Task requirements: Starting from the line that contains "2016 Polaris RZR900", give back every line through the end of the listing exactly as written and no other line.
******
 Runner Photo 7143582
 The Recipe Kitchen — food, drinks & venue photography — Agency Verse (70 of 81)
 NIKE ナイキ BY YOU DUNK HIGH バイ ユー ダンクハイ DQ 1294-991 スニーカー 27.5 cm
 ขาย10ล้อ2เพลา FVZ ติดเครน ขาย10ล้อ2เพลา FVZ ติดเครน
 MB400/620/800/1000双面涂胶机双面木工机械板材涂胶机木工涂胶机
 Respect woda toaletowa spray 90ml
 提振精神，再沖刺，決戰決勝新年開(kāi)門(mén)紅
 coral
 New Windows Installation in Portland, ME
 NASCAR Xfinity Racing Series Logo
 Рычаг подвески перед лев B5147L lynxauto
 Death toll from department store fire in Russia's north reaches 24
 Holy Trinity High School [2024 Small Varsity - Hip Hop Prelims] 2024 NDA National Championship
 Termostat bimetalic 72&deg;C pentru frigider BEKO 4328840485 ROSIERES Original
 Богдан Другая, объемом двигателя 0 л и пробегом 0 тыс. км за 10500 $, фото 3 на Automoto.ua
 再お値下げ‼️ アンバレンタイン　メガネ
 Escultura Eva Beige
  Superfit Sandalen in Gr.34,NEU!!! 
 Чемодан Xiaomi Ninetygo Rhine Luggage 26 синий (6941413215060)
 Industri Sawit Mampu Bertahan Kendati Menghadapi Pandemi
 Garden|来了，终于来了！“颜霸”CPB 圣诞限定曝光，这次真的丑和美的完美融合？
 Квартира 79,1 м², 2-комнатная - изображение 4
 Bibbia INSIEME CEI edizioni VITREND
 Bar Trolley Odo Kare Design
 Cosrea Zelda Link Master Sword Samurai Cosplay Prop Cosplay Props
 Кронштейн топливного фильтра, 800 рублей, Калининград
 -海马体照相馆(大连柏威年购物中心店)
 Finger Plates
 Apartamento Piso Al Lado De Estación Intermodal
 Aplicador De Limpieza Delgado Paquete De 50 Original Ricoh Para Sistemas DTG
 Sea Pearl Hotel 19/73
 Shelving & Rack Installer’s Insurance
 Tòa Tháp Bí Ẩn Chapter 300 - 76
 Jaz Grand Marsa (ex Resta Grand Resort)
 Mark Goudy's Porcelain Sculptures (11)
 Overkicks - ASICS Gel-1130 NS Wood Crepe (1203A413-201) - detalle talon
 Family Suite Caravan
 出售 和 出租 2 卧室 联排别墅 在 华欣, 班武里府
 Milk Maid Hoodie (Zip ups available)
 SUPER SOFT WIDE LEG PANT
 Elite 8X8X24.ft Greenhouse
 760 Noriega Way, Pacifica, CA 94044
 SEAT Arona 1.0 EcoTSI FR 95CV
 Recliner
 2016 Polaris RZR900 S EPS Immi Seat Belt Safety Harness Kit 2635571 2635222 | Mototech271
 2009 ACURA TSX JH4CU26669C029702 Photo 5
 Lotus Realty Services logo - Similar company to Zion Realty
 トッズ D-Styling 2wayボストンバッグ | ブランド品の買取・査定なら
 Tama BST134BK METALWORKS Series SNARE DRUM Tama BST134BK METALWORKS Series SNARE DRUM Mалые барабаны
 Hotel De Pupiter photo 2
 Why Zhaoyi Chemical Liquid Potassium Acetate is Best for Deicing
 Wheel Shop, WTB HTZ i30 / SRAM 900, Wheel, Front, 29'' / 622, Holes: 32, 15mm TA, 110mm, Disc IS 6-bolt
******
Task output:
 2016 Polaris RZR900 S EPS Immi Seat Belt Safety Harness Kit 2635571 2635222 | Mototech271
 2009 ACURA TSX JH4CU26669C029702 Photo 5
 Lotus Realty Services logo - Similar company to Zion Realty
 トッズ D-Styling 2wayボストンバッグ | ブランド品の買取・査定なら
 Tama BST134BK METALWORKS Series SNARE DRUM Tama BST134BK METALWORKS Series SNARE DRUM Mалые барабаны
 Hotel De Pupiter photo 2
 Why Zhaoyi Chemical Liquid Potassium Acetate is Best for Deicing
 Wheel Shop, WTB HTZ i30 / SRAM 900, Wheel, Front, 29'' / 622, Holes: 32, 15mm TA, 110mm, Disc IS 6-bolt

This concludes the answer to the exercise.